**GOAL:** Locate each line in the material below that contains the word "water" and copy those lines out. Letter case matters.

**RECORDED DATA:**
--
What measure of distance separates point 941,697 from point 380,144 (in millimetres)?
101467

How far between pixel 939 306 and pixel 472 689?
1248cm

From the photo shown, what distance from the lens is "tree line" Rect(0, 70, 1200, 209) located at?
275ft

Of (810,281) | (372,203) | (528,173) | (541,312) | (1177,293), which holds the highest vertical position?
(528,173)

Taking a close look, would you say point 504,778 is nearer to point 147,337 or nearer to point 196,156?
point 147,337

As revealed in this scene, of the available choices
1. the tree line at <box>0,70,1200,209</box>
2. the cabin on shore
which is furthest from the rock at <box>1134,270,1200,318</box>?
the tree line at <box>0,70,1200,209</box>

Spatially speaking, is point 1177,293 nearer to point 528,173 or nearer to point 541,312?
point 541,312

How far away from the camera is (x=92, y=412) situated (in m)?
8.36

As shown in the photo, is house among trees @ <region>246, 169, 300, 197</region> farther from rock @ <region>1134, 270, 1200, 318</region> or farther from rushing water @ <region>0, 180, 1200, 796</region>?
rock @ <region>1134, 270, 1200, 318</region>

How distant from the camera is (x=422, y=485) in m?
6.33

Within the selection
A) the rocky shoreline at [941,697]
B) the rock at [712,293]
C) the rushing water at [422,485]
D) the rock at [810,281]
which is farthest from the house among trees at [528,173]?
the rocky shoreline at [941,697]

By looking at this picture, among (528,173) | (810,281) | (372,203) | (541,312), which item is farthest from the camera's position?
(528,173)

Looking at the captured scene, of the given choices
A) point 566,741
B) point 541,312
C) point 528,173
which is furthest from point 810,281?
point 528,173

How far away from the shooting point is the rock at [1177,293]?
--
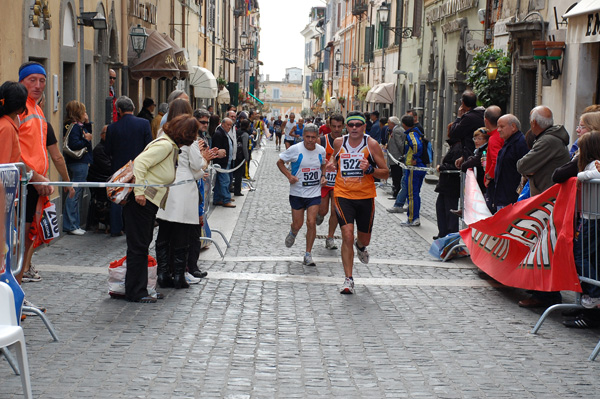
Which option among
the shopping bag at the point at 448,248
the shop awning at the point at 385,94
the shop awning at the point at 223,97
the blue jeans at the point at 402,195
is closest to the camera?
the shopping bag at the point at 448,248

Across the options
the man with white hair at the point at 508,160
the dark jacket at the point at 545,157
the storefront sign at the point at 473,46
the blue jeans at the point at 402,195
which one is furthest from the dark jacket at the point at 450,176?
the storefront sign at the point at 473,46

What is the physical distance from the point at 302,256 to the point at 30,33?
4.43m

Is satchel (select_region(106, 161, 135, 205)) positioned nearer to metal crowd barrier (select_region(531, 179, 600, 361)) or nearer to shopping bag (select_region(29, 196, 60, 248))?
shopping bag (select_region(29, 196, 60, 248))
--
**EXERCISE OUTPUT:**
As shown in the photo, is house among trees @ <region>246, 169, 300, 197</region> farther from rock @ <region>1134, 270, 1200, 318</region> or farther from rushing water @ <region>0, 180, 1200, 796</region>?
C) the rushing water at [422,485]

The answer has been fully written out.